### PAGE EXCERPT:
════════

Haggai 1:2-9, 14 & 2:1, 4-9
The Rev. Dr. Robert S. Langworthy, preaching
November 6, 2022
Moral confusion…political degeneration…social chaos…increasing violence…impoverishing inflation…selfish disregard of the welfare of others…and off-handed indifference to God!
Do these terms apply to America today? They do – and to a tiny subjected state of the Persian Empire made up of Jerusalem and a bit of Judah in 521 B.C.
Sixty-seven years before Haggai prophesied, Babylon had destroyed Jerusalem and its glorious temple, and exiled the Jews hundreds of miles to the east. After the Persian Empire replaced the Babylonian, the new superpower supported the Jews’ return to their homeland.
Eighteen years before Haggai prophesied, a small band of brave Jews had camped amidst the fire-blackened ruins of Jerusalem and made an enthusiastic start on rebuilding the house of God there. But foreign opposition and internal apathy brought the work to a standstill; and for years nothing was done – until Haggai began to exhort the people to set their priorities right and to serve God (and their relationship with Him) first and foremost.

════════

### Dataset entries:
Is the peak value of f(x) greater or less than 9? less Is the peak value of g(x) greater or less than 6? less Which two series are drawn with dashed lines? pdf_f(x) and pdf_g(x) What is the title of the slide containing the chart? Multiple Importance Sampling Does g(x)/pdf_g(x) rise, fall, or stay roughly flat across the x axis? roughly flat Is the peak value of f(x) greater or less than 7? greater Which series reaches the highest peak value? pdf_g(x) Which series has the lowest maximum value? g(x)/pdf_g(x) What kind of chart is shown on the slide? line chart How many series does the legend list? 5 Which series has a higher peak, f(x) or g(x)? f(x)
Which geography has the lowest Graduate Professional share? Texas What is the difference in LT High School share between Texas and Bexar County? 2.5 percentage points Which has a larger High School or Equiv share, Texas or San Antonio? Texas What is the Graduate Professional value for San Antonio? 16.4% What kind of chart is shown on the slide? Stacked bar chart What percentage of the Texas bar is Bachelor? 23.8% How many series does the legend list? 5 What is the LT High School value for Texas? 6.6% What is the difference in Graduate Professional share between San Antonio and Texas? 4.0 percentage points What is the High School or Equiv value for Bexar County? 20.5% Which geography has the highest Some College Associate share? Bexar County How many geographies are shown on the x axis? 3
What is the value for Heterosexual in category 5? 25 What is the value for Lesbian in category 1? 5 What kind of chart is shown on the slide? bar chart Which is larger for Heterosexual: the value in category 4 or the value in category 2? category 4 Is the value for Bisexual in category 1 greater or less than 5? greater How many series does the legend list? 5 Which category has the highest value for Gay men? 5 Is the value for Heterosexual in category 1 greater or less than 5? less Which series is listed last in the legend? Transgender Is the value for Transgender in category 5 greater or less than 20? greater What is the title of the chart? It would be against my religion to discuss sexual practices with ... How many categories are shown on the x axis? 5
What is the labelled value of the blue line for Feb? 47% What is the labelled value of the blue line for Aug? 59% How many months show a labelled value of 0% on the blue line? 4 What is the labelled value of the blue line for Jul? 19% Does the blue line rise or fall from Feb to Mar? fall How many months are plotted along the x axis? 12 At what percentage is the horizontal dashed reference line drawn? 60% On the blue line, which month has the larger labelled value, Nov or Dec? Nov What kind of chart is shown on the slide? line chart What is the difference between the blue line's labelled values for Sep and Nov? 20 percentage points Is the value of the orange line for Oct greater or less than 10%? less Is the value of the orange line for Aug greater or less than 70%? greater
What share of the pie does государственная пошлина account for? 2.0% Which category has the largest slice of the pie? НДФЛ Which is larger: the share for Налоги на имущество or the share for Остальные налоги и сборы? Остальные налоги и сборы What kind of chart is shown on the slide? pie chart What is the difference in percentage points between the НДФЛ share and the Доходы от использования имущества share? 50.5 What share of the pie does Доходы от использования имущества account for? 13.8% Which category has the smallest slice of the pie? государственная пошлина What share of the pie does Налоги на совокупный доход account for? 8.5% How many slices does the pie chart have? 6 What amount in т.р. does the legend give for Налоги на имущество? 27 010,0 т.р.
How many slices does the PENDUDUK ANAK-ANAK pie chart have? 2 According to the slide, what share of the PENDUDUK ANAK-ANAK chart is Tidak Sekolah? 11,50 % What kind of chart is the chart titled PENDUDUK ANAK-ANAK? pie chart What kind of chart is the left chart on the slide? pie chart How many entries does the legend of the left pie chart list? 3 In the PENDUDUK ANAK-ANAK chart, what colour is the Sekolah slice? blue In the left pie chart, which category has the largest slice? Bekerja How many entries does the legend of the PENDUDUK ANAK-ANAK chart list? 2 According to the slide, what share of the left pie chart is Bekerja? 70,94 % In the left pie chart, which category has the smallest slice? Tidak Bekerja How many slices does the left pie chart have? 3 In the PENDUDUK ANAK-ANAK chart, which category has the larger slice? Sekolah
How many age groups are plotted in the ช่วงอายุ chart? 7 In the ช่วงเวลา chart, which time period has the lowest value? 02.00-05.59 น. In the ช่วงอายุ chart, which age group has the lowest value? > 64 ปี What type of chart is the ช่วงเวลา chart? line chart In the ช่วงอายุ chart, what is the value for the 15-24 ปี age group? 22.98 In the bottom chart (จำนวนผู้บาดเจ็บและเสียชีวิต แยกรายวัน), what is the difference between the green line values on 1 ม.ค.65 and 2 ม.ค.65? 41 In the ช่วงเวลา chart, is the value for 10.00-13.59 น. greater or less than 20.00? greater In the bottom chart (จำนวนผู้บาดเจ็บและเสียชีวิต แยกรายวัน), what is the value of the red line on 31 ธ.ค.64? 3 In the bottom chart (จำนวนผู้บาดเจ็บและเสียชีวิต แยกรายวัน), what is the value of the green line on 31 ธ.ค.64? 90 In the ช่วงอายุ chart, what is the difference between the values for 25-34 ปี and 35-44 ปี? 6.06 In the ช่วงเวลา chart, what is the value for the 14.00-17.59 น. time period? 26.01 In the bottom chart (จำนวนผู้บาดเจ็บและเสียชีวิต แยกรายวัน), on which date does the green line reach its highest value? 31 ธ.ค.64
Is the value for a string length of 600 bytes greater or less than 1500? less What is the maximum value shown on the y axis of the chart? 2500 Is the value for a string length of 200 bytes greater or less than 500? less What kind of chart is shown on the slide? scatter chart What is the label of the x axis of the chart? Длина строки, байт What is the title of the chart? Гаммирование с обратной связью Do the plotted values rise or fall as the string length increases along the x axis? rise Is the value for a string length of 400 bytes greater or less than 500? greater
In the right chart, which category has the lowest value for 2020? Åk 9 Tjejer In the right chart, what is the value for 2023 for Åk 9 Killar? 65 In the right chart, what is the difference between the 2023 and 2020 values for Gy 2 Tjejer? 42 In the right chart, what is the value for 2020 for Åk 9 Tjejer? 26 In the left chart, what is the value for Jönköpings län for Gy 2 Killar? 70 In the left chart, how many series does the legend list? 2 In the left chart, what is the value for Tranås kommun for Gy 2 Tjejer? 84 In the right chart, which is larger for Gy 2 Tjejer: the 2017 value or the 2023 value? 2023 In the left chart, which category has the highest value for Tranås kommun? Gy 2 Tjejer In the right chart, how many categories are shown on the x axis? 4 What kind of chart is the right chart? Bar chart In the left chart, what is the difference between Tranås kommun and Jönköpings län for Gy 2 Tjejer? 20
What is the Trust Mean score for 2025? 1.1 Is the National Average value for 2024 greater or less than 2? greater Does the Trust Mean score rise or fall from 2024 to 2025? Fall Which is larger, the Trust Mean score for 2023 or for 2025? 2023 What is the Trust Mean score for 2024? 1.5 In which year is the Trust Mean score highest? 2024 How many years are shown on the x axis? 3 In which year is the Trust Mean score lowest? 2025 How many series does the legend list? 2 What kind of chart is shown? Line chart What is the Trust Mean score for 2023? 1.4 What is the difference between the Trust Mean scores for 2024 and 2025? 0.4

════════

### WORK TASK 1:
Name every condition in the opening list of the Haggai sermon excerpt.
### WORK TASK 2:
According to the Haggai sermon, how many years before Haggai prophesied did Babylon destroy Jerusalem and its temple?
### WORK TASK 3:
Continue the sermon on Haggai from the point where it stops.

### ANSWER SECTION 1:
Moral confusion, political degeneration, social chaos, increasing violence, impoverishing inflation, selfish disregard of the welfare of others, and off-handed indifference to God.

### ANSWER SECTION 2:
Sixty-seven years.

### ANSWER SECTION 3:
Rebuilding God’s house, the temple, was at that moment the best way they could do that. Restoring it would catalyze the reviving of their life with God.
But with prices soaring and basic life necessities in short supply, many of the repatriated Israelites were focusing entirely on doing what they thought they had to in order to survive. As a result, they were neglecting God and allowing their faith community to flounder.
As Haggai had heard from God, the Lord wanted to bring His beloved people to their senses; and, to do that, He let their self-directed and misdirected hard work in lesser concerns come to nothing. They sowed much but harvested little; they ate but never felt satisfied; they earned wages but, storing them in bags with holes, lost them right away. God’s allowing them to know all that frustration was the tough love God exercised to teach them the truth that even the most strenuous efforts in other concerns, if not coupled with equally strenuous efforts in Godly concerns, leaves people empty and discontented.
When God through Haggai commanded them to prioritize building His house over their own, it wasn’t because the One who is everywhere needed a place. But His people needed a place where they could consistently, if not always, encounter God; and, as a result, renew their love of Him and make the maintenance of a friendship with Him the chief aim of their life.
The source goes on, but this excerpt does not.